__WHAT YOU SHOULD DO__
Beginning with the line where "How distant is" appears, retype every remaining line of the data below, both the first and last included.
───── SUPPLIED RECORDS ─────
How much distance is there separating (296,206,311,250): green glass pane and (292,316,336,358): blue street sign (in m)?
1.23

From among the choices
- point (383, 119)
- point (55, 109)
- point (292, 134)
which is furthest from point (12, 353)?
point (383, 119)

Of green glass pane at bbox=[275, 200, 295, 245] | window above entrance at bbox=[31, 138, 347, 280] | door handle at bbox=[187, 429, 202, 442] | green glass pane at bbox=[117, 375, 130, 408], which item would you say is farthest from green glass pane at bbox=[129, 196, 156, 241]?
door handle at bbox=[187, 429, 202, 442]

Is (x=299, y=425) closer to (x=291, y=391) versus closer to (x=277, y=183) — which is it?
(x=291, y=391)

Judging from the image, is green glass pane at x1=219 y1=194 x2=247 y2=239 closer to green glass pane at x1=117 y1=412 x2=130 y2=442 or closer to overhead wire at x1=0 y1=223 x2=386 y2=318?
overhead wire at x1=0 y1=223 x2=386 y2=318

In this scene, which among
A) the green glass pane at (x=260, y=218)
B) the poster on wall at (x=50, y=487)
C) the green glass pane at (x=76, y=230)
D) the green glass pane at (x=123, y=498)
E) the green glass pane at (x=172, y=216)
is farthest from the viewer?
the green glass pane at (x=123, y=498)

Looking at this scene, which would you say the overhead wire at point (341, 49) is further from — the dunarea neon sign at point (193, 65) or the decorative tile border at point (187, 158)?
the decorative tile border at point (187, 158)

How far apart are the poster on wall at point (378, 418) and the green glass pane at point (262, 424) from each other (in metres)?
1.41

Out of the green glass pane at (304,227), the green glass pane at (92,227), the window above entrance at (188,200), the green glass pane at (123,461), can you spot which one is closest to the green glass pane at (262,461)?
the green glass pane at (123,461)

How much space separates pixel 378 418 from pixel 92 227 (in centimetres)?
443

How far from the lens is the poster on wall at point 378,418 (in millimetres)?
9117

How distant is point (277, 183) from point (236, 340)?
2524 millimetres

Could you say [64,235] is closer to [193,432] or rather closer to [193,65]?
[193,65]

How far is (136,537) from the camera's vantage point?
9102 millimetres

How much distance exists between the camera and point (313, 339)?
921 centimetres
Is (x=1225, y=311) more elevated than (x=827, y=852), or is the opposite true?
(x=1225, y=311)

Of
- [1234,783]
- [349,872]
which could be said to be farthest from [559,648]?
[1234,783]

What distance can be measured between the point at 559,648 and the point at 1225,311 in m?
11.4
─────
__EXERCISE SOLUTION__
How distant is point (277, 183) from point (236, 340)?
2524 millimetres

Could you say [64,235] is closer to [193,432] or rather closer to [193,65]?
[193,65]

How far is (136,537) from the camera's vantage point?
9102 millimetres

How much distance exists between the camera and point (313, 339)?
921 centimetres
Is (x=1225, y=311) more elevated than (x=827, y=852), or is the opposite true?
(x=1225, y=311)

Of
- [1234,783]
- [349,872]
which could be said to be farthest from [559,648]?
[1234,783]

What distance can be measured between the point at 559,648 and the point at 1225,311 in m?
11.4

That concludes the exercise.